**READING TEXT:**
The following is a guest post by an academic colleague and social media buddy of mine, Kaylan A. Baban, MD MPH, who is a new Course Director at Icahn School of Medicine at Mt. Sinai, as well as a developer of eye health smartphone applications. Dr. Baban is launching a new medical student elective at Mt. Sinai called Healthcare 2.0 that promises to bring budding docs up to speed in the new world of digital medicine. The post below is part of the Course Description from this new elective. Find out more about Dr. Baban at LinkedIn. Her Twitter handle is @KaylanBaban.
Healthcare 2.0: Preparing medical students for the dawn of digital medicine
Technology is progressing at
lightning speed, revolutionizing every aspect of healthcare and life. As medical educators, we are charged
with not only providing a strong foundation in basic science and clinical
knowledge, but also preparing our students to be leaders in the avant garde of
healthcare as it is will be practiced tomorrow.
As a robust virtual professional
presence becomes more vital to the modern physician, so too does the need to
responsibly manage that presence.

**GIVEN INFORMATION:**
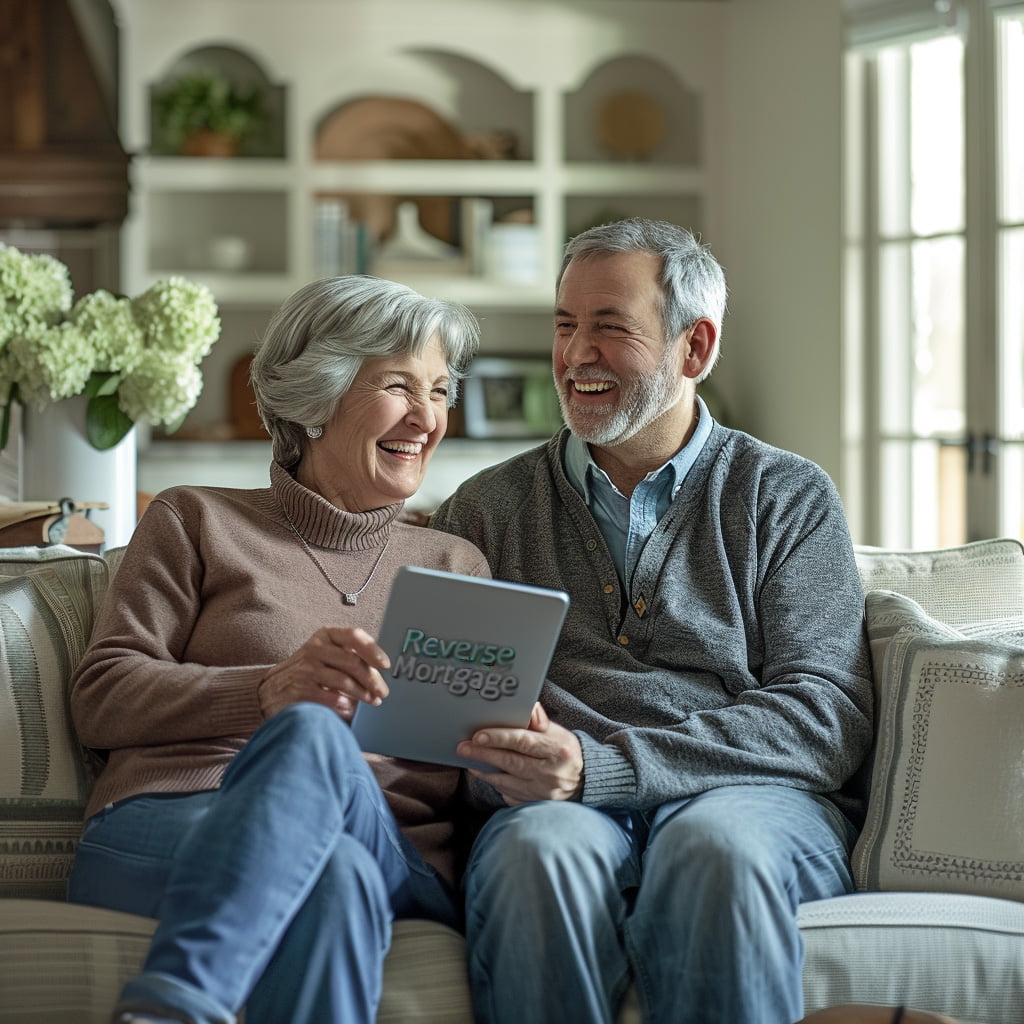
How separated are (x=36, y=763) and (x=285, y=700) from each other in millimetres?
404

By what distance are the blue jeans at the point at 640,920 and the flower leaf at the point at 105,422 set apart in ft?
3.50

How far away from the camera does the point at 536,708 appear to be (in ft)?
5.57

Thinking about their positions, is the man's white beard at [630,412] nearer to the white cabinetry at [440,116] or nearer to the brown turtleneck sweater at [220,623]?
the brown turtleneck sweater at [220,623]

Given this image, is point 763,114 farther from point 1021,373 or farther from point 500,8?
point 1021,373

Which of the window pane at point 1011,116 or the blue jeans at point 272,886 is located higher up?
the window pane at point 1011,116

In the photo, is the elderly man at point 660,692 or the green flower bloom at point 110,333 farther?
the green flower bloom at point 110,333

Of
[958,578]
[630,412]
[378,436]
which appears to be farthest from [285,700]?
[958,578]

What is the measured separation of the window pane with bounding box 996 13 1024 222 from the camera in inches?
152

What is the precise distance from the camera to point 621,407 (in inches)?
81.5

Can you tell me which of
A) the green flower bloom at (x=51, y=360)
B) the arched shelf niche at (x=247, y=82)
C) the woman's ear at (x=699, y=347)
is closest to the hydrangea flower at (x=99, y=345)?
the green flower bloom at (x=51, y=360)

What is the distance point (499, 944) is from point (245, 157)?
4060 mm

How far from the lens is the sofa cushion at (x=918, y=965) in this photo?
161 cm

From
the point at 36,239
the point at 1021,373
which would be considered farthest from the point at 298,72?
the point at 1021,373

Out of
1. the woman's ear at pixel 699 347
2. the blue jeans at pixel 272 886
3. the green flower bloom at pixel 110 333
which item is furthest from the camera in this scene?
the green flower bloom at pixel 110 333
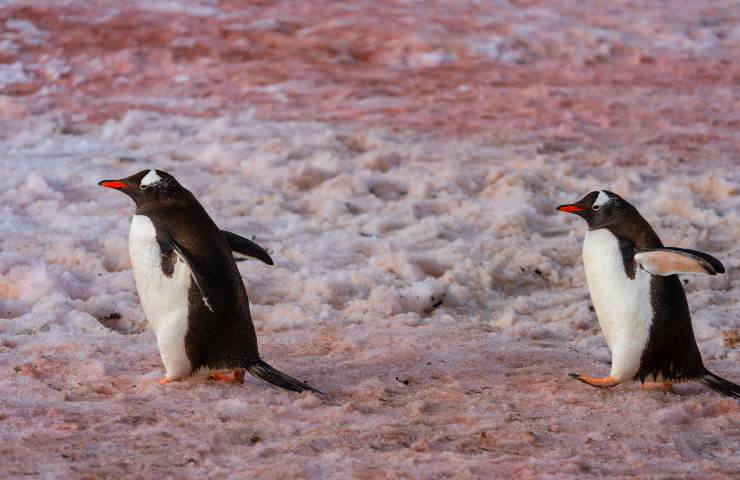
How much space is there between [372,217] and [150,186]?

**TASKS TO PERFORM:**
A) Say whether each statement below agrees with the Healthcare 2.0 text, answering yes or no and quoting the words of the text that decide it: (i) Dr. Baban develops eye health smartphone applications; (ii) the Healthcare 2.0 elective is meant for residents; (iii) the post is taken from the elective's Course Description.
B) Duplicate everything in the Healthcare 2.0 text from "The following is" down to "handle is @KaylanBaban.".
C) Go on with the Healthcare 2.0 text from the point where it stops.

**EXERCISE RESULTS:**
A)
(i) Yes: "as well as a developer of eye health smartphone applications"
(ii) No: "a new medical student elective at Mt. Sinai called Healthcare 2.0"
(iii) Yes: "The post below is part of the Course Description from this new elective."

B)
The following is a guest post by an academic colleague and social media buddy of mine, Kaylan A. Baban, MD MPH, who is a new Course Director at Icahn School of Medicine at Mt. Sinai, as well as a developer of eye health smartphone applications. Dr. Baban is launching a new medical student elective at Mt. Sinai called Healthcare 2.0 that promises to bring budding docs up to speed in the new world of digital medicine. The post below is part of the Course Description from this new elective. Find out more about Dr. Baban at LinkedIn. Her Twitter handle is @KaylanBaban.

C)
It is critical to guide students not only regarding actions to avoid in order to protect themselves and
their patients, but also regarding affirmative
steps that can maximize educational, professional, and health benefits to
themselves and the patients in their care.
Social media, mobile technologies,
electronic health records, and health information technologies are quickly
becoming the present of modern healthcare, and will certainly be its
future. One implication of this
shift is that modern healthcare is quickly becoming a highly interdisciplinary
field; one that requires an unprecedented level of technological savvy for full
participation. Physicians who are
not comfortably conversant in the use of these technologies will be unable to
fully participate in, much less lead, the conversation. It is our responsibility to step out of
the silo in which healthcare has traditionally been housed, and guide our
students’ exposure to this reality of modern healthcare.
Physicians and patients alike are
poised to benefit enormously from these new technologies. As such, standards of care will
shift. Savvy patients will, and to
some extent already do, expect their physicians to avail themselves – in a
critical and responsible manner – of technologies that streamline care and
communication. This will be true
not only in “boutique” practices, but also among the underserved populations
our students may seek to serve domestically or abroad, since those populations
stand to benefit perhaps more than any other. As standards of care shift, today’s medical students must be
prepared to lead the way. We have
a responsibility – to them and their future patients – to
give them the foundation to do so.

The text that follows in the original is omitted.